# [How to complete this task]
Every line of the data below that holds the string "camera" needs to be reported.

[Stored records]
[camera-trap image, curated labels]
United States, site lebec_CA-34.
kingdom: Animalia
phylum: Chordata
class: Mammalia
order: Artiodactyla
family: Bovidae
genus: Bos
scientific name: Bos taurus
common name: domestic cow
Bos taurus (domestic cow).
--
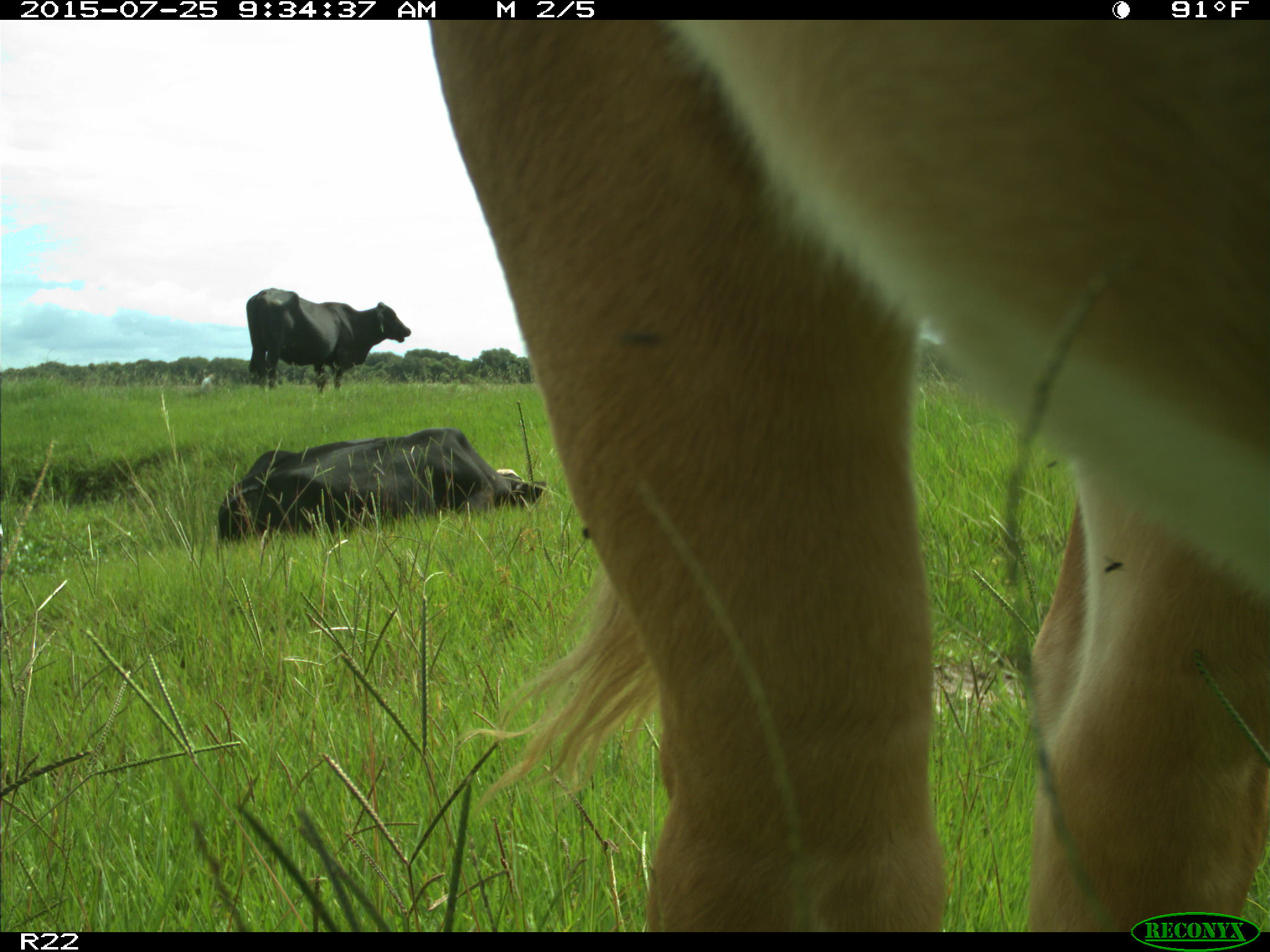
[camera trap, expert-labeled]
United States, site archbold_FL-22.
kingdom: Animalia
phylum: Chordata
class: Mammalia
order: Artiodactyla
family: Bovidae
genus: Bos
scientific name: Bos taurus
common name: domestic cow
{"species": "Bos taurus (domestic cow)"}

# [Answer space]
[camera-trap image, curated labels]
[camera trap, expert-labeled]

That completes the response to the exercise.